20. Niegan también estos filósofos toda demostración, criterio, signo, causa, movimiento, disciplina (697), generación y que haya cosa alguna buena y mala por naturaleza. Toda demostración, dicen, o consta de cosas demostradas o no demostradas: si de cosas demostradas, aun éstas necesitarán de alguna demostración, y así en infinito; si constan de cosas indemostradas, y todas, algunas, o una sola discuerda, ya todo carece de demostración.
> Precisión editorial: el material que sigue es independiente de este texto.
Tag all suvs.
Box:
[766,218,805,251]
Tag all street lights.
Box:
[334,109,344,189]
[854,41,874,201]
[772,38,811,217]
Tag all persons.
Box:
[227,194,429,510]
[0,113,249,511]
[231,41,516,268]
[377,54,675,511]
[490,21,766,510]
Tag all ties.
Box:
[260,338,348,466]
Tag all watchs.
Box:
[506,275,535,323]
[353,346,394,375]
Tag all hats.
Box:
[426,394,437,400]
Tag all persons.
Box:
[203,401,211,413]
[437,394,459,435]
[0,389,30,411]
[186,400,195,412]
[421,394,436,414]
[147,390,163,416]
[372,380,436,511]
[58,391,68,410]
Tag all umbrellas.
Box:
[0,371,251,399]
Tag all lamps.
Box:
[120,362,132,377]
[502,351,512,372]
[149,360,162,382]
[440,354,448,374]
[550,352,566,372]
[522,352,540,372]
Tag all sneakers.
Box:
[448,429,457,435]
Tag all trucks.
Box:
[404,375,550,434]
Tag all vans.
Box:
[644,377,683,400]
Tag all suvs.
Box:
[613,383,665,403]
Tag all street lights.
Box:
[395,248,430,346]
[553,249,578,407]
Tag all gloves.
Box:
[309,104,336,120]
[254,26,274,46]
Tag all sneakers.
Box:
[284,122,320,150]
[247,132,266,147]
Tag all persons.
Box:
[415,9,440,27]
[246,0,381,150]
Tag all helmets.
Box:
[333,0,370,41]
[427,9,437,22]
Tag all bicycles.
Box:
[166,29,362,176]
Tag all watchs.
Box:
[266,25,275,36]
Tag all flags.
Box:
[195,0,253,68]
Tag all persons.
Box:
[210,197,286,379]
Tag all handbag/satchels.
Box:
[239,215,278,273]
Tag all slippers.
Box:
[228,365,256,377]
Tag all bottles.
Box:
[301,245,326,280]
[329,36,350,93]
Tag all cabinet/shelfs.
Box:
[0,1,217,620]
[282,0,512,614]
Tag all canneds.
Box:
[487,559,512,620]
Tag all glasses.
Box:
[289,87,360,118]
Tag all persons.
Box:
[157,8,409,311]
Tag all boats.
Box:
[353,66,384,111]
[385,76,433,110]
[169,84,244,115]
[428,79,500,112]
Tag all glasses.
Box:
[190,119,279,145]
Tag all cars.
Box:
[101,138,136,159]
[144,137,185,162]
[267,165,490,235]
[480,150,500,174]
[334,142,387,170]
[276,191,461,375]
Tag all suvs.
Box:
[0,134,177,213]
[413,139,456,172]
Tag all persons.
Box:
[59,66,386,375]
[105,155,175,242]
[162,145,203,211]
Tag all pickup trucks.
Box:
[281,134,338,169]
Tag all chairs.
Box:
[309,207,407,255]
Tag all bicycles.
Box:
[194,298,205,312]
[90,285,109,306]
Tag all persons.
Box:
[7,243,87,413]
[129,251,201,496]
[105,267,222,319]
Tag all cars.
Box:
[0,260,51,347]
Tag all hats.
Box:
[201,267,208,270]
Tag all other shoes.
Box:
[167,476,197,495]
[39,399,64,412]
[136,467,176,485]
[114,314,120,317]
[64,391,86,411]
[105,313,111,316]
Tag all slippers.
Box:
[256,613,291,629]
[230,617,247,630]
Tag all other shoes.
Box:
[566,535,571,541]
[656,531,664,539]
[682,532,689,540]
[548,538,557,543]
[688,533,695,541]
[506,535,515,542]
Si pareciere a algunos, dicen, que hay cosas que no necesitan demostración, son éstos admirables en su sentencia, no viendo que el que de estas cosas reciban otras la creencia es lo primero que necesita probarse; pues no hemos de probar que los elementos son cuatro, porque son cuatro los elementos. Además, si son inciertas las demostraciones particulares, también lo será la demostración general. Para saber, pues, que hay demostración es menester criterio, y para saber que hay criterio es menester demostración. Así, que remitiéndose o refiriéndose mutuamente una a otra, ambas son incomprensibles. Pues ¿de qué modo se comprenderán las cosas inciertas ignorando la demostración? No se inquiere si aparecen tales, sino si son tales esencialmente.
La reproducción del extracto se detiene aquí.